The 8 Best Places to See Wildlife in Canada

From whales to wolves, bears to moose, salmon to seabirds, the possibilities for animal-related adventures in Canada are limitless. Find out why this vast country is one of the world’s greatest wildlife destinations.


Pair of bull elk in mountain grassland, Banff, Canada. Photo © iStock/wwing

Where should you go to see moose in Canada? How about bears or bald eagles? Here are some of Canada's best spots for wildlife spotting.

Vancouver Island: whales, bears & snorkeling with salmon

Between Vancouver Island and mainland British Columbia lies the Johnstone Strait, renowned for its whales, including orcas, humpbacks, and minkes. Day-trips and excursions to see the whales operate from several island communities.

The Salish Sea, where Canada meets Washington state, is another great spot for orcas, with whale watching trips out of Victoria.

Campbell River is a jumping-off point for grizzly bear viewing in late summer/early fall. From mid-July through September there’s also the exhilarating opportunity to snorkel with thousands of salmon.

On the west coast, Tofino is a popular base for viewing whales, sea otters, sea lions, black bears, and more.

Grey whale off the coast of Tofino, British Columbia. Photo credit: iStock

Mainland British Columbia: eagles & spirit bears

Squamish, north of Vancouver, attracts one of the world’s largest concentrations of bald eagles each winter. Float trips on the Cheakamus and Squamish Rivers are the best way to see them.

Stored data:
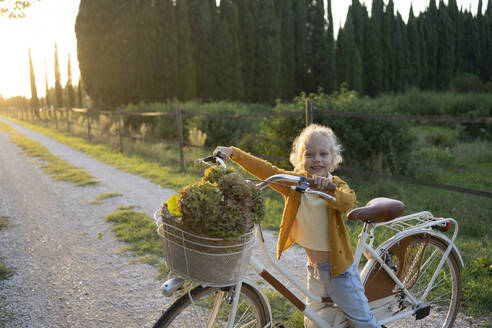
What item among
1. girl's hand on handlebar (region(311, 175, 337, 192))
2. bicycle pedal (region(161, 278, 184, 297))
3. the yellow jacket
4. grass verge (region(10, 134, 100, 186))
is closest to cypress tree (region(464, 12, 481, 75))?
grass verge (region(10, 134, 100, 186))

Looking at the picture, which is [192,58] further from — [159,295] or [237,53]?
[159,295]

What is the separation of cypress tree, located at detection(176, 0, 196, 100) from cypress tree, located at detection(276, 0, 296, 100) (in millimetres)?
6786

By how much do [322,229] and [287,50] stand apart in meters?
28.0

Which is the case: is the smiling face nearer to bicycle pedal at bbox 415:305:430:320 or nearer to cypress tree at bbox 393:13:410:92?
bicycle pedal at bbox 415:305:430:320

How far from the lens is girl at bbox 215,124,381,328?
2131 mm

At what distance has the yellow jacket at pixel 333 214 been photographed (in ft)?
6.55

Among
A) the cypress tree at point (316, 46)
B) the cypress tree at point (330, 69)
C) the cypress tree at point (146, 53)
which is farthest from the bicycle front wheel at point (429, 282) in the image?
the cypress tree at point (316, 46)

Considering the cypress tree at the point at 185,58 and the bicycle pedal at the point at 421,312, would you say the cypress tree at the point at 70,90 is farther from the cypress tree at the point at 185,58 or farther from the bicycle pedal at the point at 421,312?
the bicycle pedal at the point at 421,312

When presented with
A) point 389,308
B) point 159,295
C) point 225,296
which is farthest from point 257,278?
point 225,296

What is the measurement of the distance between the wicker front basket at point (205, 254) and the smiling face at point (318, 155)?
790mm

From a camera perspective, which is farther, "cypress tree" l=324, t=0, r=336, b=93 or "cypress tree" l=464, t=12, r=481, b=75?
"cypress tree" l=464, t=12, r=481, b=75

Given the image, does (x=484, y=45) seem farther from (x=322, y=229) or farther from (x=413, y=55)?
(x=322, y=229)

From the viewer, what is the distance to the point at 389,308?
2426mm

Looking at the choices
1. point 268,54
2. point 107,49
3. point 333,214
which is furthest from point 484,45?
point 333,214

▶ Problem requirements:
Pick up the article on where to see wildlife in Canada from where it stops, and write what comes next.

▶ Task answer:
The remote Great Bear Rainforest offers a chance of sighting a spirit bear, a subspecies of black bear with a recessive gene that makes its fur cream-colored.

A spirit bear watches for fish in a British Columbia river.
A spirit bear watches for fish in the river. Photo credit: iStock

Alberta: bison, wolves & beavers

In the Canadian Rockies, Banff and Jasper National Parks provide plentiful opportunities to spot bears, moose, elk, bighorn sheep, mountain goats, and other wildlife.

Wood Buffalo National Park in northern Alberta is a huge wilderness famous for its 5,000 free-roaming wood bison. It’s also home to wolves, beavers, sandhill and whooping cranes, and much more.

A smaller, translocated bison herd can be seen at the more accessible Elk Island National Park, east of Edmonton.

A bison in Elk National Park, Alberta.
A bison in Elk National Park. Photo credit: iStock

Manitoba: polar bears in Churchill

Churchill is famous for its polar bears, which gather along the Hudson Bay shoreline each autumn. Another reason to visit is to see thousands of beluga whales that throng the Churchill River estuary every summer.

Beluga whales frolicking in Hudson Bay at sunset.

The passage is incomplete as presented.